# Domain Adaption

In [12]:
import pandas as pd
import torch
from transformers import AutoTokenizer, AutoModelForMaskedLM

## 1. Data Load & Preprocessing

In [13]:
train_dir = '../dataset/train/train.csv'
test_dir = '../dataset/test/test_data.csv'

In [14]:
pd_dataset = pd.read_csv(train_dir)
pd_dataset['sentence'].to_csv('data_sentence.txt', index=False, header=False, encoding='utf-8')

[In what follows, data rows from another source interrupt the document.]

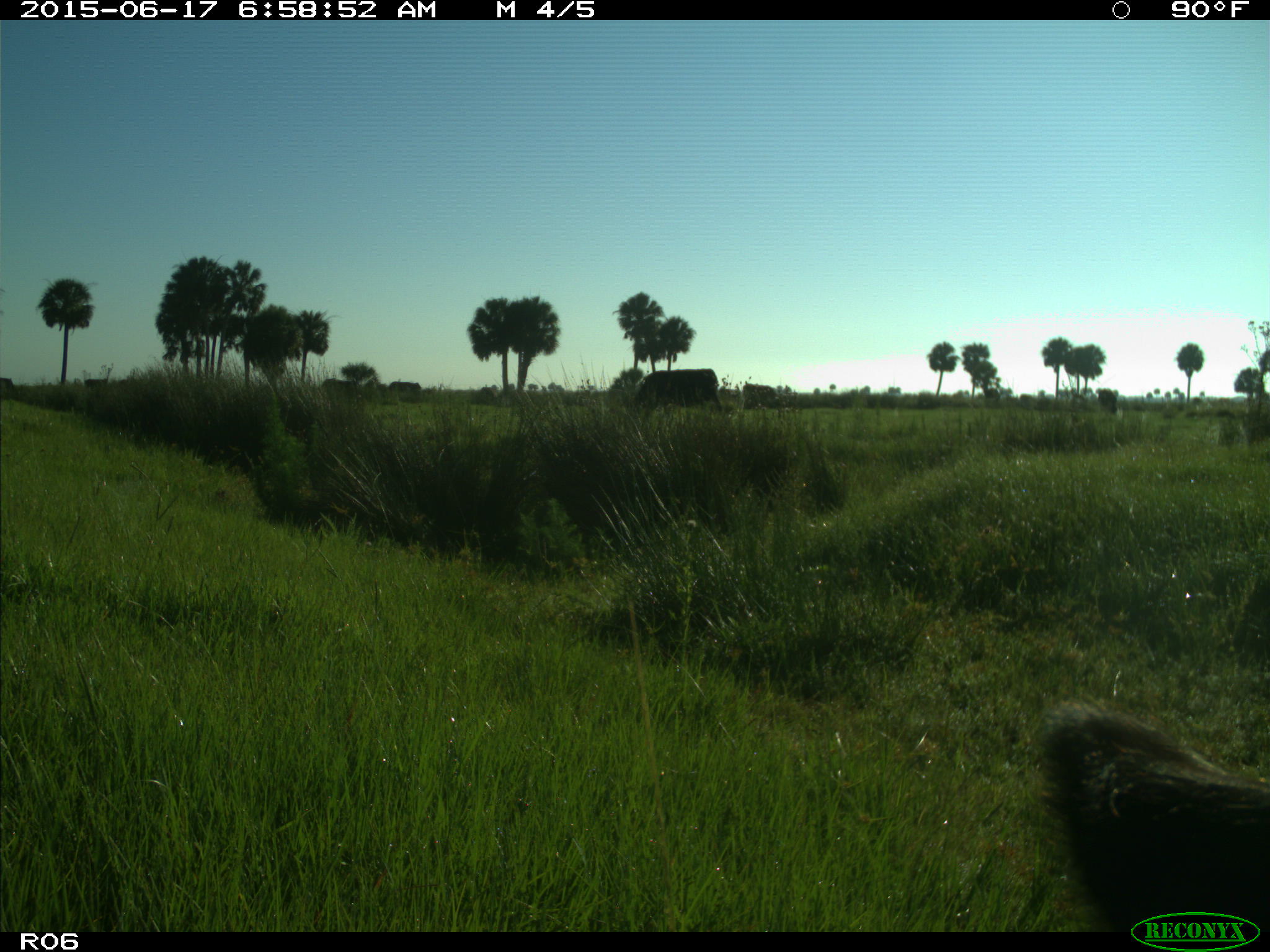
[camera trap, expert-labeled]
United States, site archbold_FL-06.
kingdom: Animalia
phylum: Chordata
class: Mammalia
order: Artiodactyla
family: Bovidae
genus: Bos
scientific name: Bos taurus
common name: domestic cow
Bos taurus (domestic cow).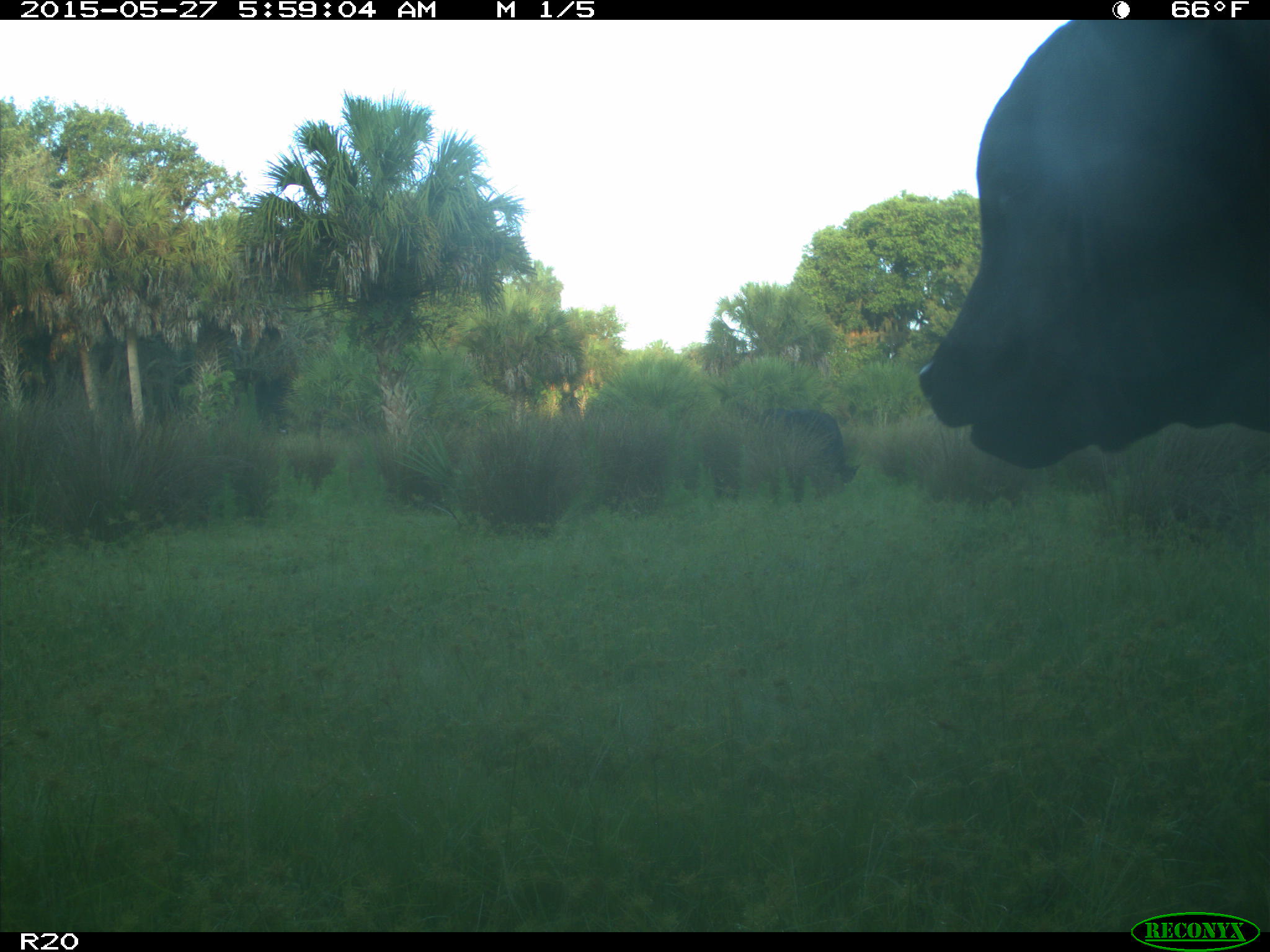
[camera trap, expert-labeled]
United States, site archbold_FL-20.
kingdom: Animalia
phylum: Chordata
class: Mammalia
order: Artiodactyla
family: Bovidae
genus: Bos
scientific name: Bos taurus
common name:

## 2. Load Model & Tokenizer

In [15]:
from transformers import AutoModelForMaskedLM, AutoTokenizer
MODEL_NAME = 'klue/roberta-large'

# Domain-pre-training corpora
dpt_corpus_train = 'data_sentence.txt'
dpt_corpus_train_data_selected = 'data_sentence_selected.txt'
dpt_corpus_val = 'data_sentence_val.txt'

# Fine-tuning corpora
# If there are multiple downstream NLP tasks/corpora, you can concatenate those files together
ft_corpus_train = 'vocab.txt'

# Load Model & Tokenizer
model = AutoModelForMaskedLM.from_pretrained(MODEL_NAME)
tokenizer = AutoTokenizer.from_pretrained(MODEL_NAME)

## 3. Data Selection

In [16]:
from pathlib import Path
from transformers_domain_adaptation import DataSelector

selector = DataSelector(
    keep=0.5,  # TODO Replace with `keep`
    tokenizer=tokenizer,
    similarity_metrics=['euclidean'],
    diversity_metrics=[
        "type_token_ratio",
        "entropy",
    ],
)

In [21]:
# Load text data into memory
fine_tuning_texts = Path(ft_corpus_train).read_text(encoding='utf-8').splitlines()
training_texts = Path(dpt_corpus_train).read_text(encoding='utf-8').splitlines()

# Fit on fine-tuning corpus
selector.fit(fine_tuning_texts)

# Select relevant documents from in-domain training corpus
selected_corpus = selector.transform(training_texts)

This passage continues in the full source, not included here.